> _SET EXERCISE 1_
Count the lines in the listing below that contain the string "strip", and give only that number.

> _READING PASSAGE_
-- -- --

Question

A capacitance of $\left(\frac{10^{-3}}{2 \pi}\right) F$ and an inductance of $\left(\frac{100}{\pi}\right) mH$ and a resistance of $10 \,\Omega$ are connected in series with an $AC$ voltage source of $220 \,V , \,50 \,Hz$. The phase angle of the circuit is

• A. $60^{\circ}$
• B. $30^{\circ}$
• C. $45^{\circ}$
• D. $90^{\circ}$

Answer 1

Answer: (C)

Capacitance, $C=\frac{10^{-3}}{2 \,\pi} F$
Inductance, $L=\left(\frac{100}{\pi}\right) mH =\frac{100}{\pi} \times 10^{-3} H$
Resistance, $R=10 \,\Omega$
Voltage of source $=220$ volt
Frequency of source, $f=50 \,Hz$
Phase angle $\phi$ is given by
$\tan \phi=\frac{X_{L}-X_{C}}{R}$
where, $X_{L}=$ inductive impedance $=\omega L$
$=2 \pi f L \,\,\,(\because \omega=2 \pi f)$
$ \therefore X_{L} =2 \pi \times 50 \times \frac{100}{\pi} \times 10^{-3} $
$=10 \,\Omega $
and $X_{C}=$ Capactive impedance
$=\frac{1}{\omega C}=\frac{1}{2 \,\pi f C}$
$=\frac{1 \times 2 \pi}{2 \pi \times 50 \times 10^{-3}} \Omega=\frac{100}{5}=20 \,\Omega$
$\therefore $ Phase angle,
$\tan \phi=\frac{X_{C}-X_{L}}{R}=\frac{20-10}{10}=1$ or $\phi=45^{\circ}$

-- -- --

> _AVAILABLE DATA_
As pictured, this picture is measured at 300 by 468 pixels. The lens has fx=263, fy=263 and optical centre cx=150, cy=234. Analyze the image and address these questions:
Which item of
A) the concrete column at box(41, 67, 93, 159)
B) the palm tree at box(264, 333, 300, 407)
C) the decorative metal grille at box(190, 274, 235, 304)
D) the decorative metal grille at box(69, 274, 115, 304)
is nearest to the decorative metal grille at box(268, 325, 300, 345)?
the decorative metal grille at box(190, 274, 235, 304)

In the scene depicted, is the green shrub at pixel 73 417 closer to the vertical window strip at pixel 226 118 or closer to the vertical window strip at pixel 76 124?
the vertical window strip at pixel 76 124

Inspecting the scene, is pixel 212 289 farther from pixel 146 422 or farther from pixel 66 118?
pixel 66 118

-- -- --

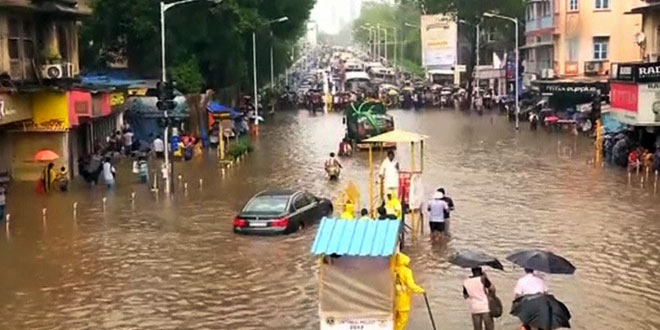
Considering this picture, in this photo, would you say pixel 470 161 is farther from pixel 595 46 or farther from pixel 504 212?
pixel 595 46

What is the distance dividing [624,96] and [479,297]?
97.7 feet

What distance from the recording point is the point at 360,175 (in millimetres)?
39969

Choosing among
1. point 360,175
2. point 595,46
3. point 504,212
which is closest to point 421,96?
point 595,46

-- -- --

> _SET EXERCISE 2_
In the circuit problem above, what value does the worked answer give for the inductive reactance?

> _ANSWER 1_
2

> _ANSWER 2_
10 Ω